Podríamos traducir la descripción que hace, en términos psicoanalíticos, a un proceso en el que la proyección y la identificación proyectiva fue tomando cada vez más peso en el modo de relación entre los sexos, de manera que ellos proyectaran en las mujeres su necesidad de vinculación (impregnadas de emocionalidad), y ellas en los hombres su agencia (para la que se requiere una posición de distancia afectiva). Los procesos que describe Hernando coinciden plenamente con lo que en nuestra disciplina plantean las autoras del psicoanálisis feminista, algunas de las cuales son citadas por ella misma (Benjamín, Dio Bleichmar, Levinton), además de otras que no cita (Davies, Dimen, Goldner, Harris).

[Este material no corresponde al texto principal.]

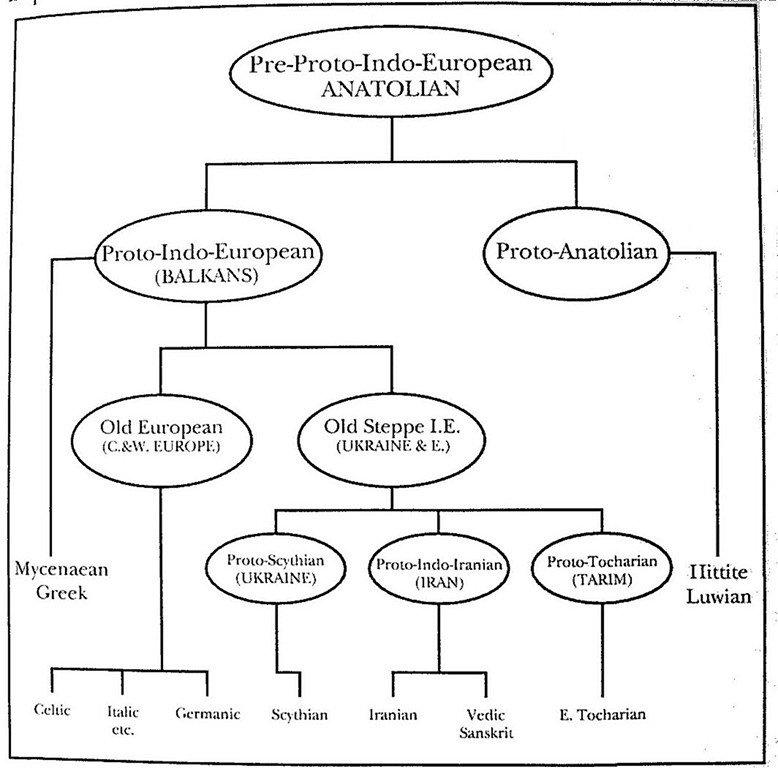 Indo-Europeans.  Индо-Европейцы.  334fef1f5432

La lectura de este libro nos abre los ojos a un tema directamente relacionado con la clínica. Tiene que ver con el plus de responsabilidad que a veces, desde el la psicología y el psicoanálisis, atribuimos a los pacientes cuando intentamos buscar explicación para sus problemas y obstáculos para las relaciones amorosas. Sin dejar de ver que hay una parte subjetiva ineludible en la manera de llevar la propia vida, las propias ansiedades y conflictos, también hay otra parte que depende del contexto social y, si no se tiene  en cuenta, se favorece una atribución causal interna excesiva, que puede llegar a la culpabilización. La perspectiva de Hernando hace que problemas relacionales de muchas mujeres, así como ansiedades inherentes a la soledad, no se reduzcan a causas como apego inseguro, relaciones de objeto conflictivas, expectativas no realistas… en parte, estos problemas se deben a que vivimos una época en que para las mujeres con una individualidad independiente, encontrar relaciones amorosas satisfactorias, “sostenibles” desde la propia identidad, es difícil. Asumirlo, puede promover empatía, resolver puntos muertos en los tratamientos, explorar otros diversos modos de vida para que ésta sea lo más plena y satisfactoria posible, y también reformular el problema desde una perspectiva que conlleva un justo reconocimiento narcisista, no sólo un  cuestionamiento del self.

En definitiva, es un trabajo de lectura imprescindible, nos aporta un entendimiento claro sobre procesos históricos que produjeron la desigualdad entre sexos, y una visión iluminadora de los pasos a seguir para dirigirnos hacia un futuro más igualitario.